彼の琥珀は今、在りし日の風景へと向けられている。
何処で道を違ったか。キドもカノも、ずっと幼い頃から離れずセトの傍に居てくれた。
けれど昔に比べて、カノが遠い。物理的ではなく、精神的に。そんな気がして、しょうがない。
「……どうして、昔みたいにいかないんだろう」
セトは思わず苦笑した。
彼を『盗ん』でしまえば容易いこと。けれどそれは、何よりセト自身が嫌悪することで。なのにカノは、気持ちを察することが出来ない馬鹿だと、セトを罵る。

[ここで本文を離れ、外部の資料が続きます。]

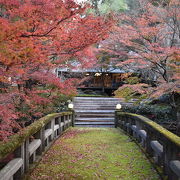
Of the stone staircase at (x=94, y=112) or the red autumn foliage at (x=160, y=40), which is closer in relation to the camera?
the red autumn foliage at (x=160, y=40)

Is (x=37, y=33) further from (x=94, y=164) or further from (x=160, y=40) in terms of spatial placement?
(x=160, y=40)

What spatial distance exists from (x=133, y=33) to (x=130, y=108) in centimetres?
757

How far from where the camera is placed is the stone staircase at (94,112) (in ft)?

昔はこうじゃなかった。頭に流れ込む情報量に耐え切れず、一人隠れて泣いていたセトを、カノはいつも見つけてくれた。そして全てを聞かず、黙って涙を拭いてその手を引いてくれたのだ。あの頃の手が、今は酷く遠くて―――酷く懐かしい。
「……」
そ、とセトの手に、シンタローのそれが重なる。セトは彼の顔を見返した。シンタローは薄く笑みを浮かべ、セトを見つめていた。こちらを映す黒から目が離せなくて、口の中が乾く。
「シンタロー、さん……?」
「……なあ、さっき俺、何で何かあるって解ったと思う?」
「え……」
それは……と溢しかけた言葉を止めるように、シンタローの手がセトの頬を撫でる。する、と滑った手の親指が、セトの下唇を押し潰すように触れた。

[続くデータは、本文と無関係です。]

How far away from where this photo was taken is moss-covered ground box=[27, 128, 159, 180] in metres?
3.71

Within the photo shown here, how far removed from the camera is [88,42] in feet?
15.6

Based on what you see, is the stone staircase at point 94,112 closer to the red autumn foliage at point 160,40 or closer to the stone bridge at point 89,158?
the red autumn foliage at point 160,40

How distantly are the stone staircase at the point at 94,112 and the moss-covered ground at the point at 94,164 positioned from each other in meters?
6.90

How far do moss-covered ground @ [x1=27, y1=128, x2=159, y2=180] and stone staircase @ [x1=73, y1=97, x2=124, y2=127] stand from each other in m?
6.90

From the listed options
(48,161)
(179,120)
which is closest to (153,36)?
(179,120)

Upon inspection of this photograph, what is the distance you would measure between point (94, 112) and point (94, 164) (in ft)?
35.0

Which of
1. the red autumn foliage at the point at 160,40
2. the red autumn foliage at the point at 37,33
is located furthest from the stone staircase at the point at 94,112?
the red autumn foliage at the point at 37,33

「好きだからだよ。俺も……カノも……ずっと、お前だけを見てる」
「……俺も、二人のことが好きっすよ……」
セトが呟くと、シンタローはくしゃりと苦笑して首を横に振った。そうじゃない、と。それからずい、と一息に身を乗り出し、距離を縮める。セトが息を飲むと同時に、シンタロー彼の顎を引いて唇を重ねていた。
「!」
セトは目を見開く。後ろへ下がろうとする腰に腕を回して、シンタローはセトの後頭部に手を添えた。そうして更に、自分の方へと引き寄せる。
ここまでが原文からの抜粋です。